= Exercise brief =
Quote the passage on section 271 sanctions word for word, starting at "A lesser showing" and ending at "at pp. 1225–1226.)".

= Quoted passage =
══════════

Pursuant to section 271, a court may award sanctions against a party whose uncooperative conduct has frustrated the policy of promoting settlements and reducing litigation costs. (§ 271, subd. (a).) The power to award fees and costs is independent of the court’s authority to impose need-based fees and costs. (§ 271, subd. (a); In re Marriage of Quay (1993) 18 Cal.App.4th 961, 969.) Although clients are entitled to zealous representation by their counsel, section 271 imposes a “minimum level of professionalism and cooperation” to effect the policy goal favoring settlement of family law litigation and a reduction of the attendant costs. (In re Marriage of Daniels (1993) 19 Cal.App.4th 1102, 1107.) Section 271 sanctions are imposed for “‘obstreperous conduct which frustrated the policy of the law in favor of settlement, and caused the costs of the litigation to greatly increase.’” (In re Marriage of Freeman (2005) 132 Cal.App.4th 1, 6.)
Section 271, subdivision (a) provides: “Notwithstanding any other provision of this code, the court may base an award of attorney’s fees and costs on the extent to which the conduct of each party or attorney furthers or frustrates the policy of the law to promote settlement of litigation and, where possible, to reduce the cost of litigation by encouraging cooperation between the parties and attorneys. An award of attorney’s fees and costs pursuant to this section is in the nature of a sanction. In making an award pursuant to this section, the court shall take into consideration all evidence concerning the parties’ incomes, assets, and liabilities. The court shall not impose a sanction pursuant to this section that imposes an unreasonable financial burden on the party against whom the sanction is imposed. In order to obtain an award under this section, the party requesting an award of attorney’s fees and costs is not required to demonstrate any financial need for the award.”
A lesser showing is required than under other sanctions statutes, such as Code of Civil Procedure section 128.7 (Burkle v. Burkle (2006) 144 Cal.App.4th 387, 399) or Code of Civil Procedure section 907 (In re Marriage of Freeman, supra, 132 Cal.App.4th at p. 6 [conduct may be sanctionable under section 271 that is not frivolous for purposes of appellate sanctions]). Furthermore, because the purpose of section 271 is to encourage settlement and conserve costs rather than preventing harm, a showing of actual injury is not required. (In re Marriage of Feldman (2007) 153 Cal.App.4th 1470, 1478–1480.) The amount of any sanction awarded is not limited to expenses incurred in opposing the sanctionable conduct. (In re Marriage of Corona (2009) 172 Cal.App.4th 1205, 1226–1227.) We review an award of section 271 sanctions for abuse of discretion. (Id. at pp. 1225–1226.)

══════════

= Dataset section =
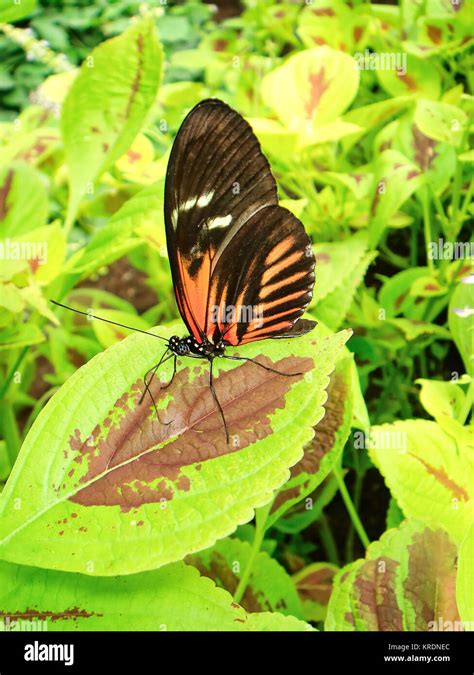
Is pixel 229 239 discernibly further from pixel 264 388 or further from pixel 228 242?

══════════

= Worked solution =
A lesser showing is required than under other sanctions statutes, such as Code of Civil Procedure section 128.7 (Burkle v. Burkle (2006) 144 Cal.App.4th 387, 399) or Code of Civil Procedure section 907 (In re Marriage of Freeman, supra, 132 Cal.App.4th at p. 6 [conduct may be sanctionable under section 271 that is not frivolous for purposes of appellate sanctions]). Furthermore, because the purpose of section 271 is to encourage settlement and conserve costs rather than preventing harm, a showing of actual injury is not required. (In re Marriage of Feldman (2007) 153 Cal.App.4th 1470, 1478–1480.) The amount of any sanction awarded is not limited to expenses incurred in opposing the sanctionable conduct. (In re Marriage of Corona (2009) 172 Cal.App.4th 1205, 1226–1227.) We review an award of section 271 sanctions for abuse of discretion. (Id. at pp. 1225–1226.)